Evidence shows the importance of food systems for sustainable development: they are at the nexus that links food security, nutrition, and human health, the viability of ecosystems, climate change, and social justice. However, agricultural policies tend to focus on food supply, and sometimes, on mechanisms to address negative externalities. We propose an alternative. Our starting point is that agriculture and food systems’ policies should be aligned to the 2030 Agenda for Sustainable Development. This calls for deep changes in comparison with the paradigms that prevailed when steering the agricultural change in the XXth century. We identify the comprehensive food systems transformation that is needed. It has four parts: first, food systems should enable all people to benefit from nutritious and healthy food. Second, they should reflect sustainable agricultural production and food value chains. Third, they should mitigate climate change and build resilience. Fourth, they should encourage a renaissance of rural territories. The implementation of the transformation relies on (i) suitable metrics to aid decision-making, (ii) synergy of policies through convergence of local and global priorities, and (iii) enhancement of development approaches that focus on territories.

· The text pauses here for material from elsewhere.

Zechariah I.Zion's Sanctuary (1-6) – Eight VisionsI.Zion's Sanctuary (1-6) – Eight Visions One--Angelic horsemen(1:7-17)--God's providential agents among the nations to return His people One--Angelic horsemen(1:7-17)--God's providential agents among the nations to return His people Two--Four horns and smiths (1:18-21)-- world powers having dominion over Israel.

We build on the work of the “Milano Group,” an informal group of experts convened by the UN Secretary General in Milan in 2015. Backed by a literature review, what emerges is a strategic narrative linking climate, agriculture and food, and calling for a deep transformation of food systems at scale. This is critical for achieving the Sustainable Development Goals and the Paris Agreement. The narrative highlights the needed consistency between global actions for sustainable development and numerous local-level innovations. It emphasizes the challenge of designing differentiated paths for food systems transformation responding to local and national expectations. Scientific and operational challenges are associated with the alignment and arbitration of local action within the context of global priorities.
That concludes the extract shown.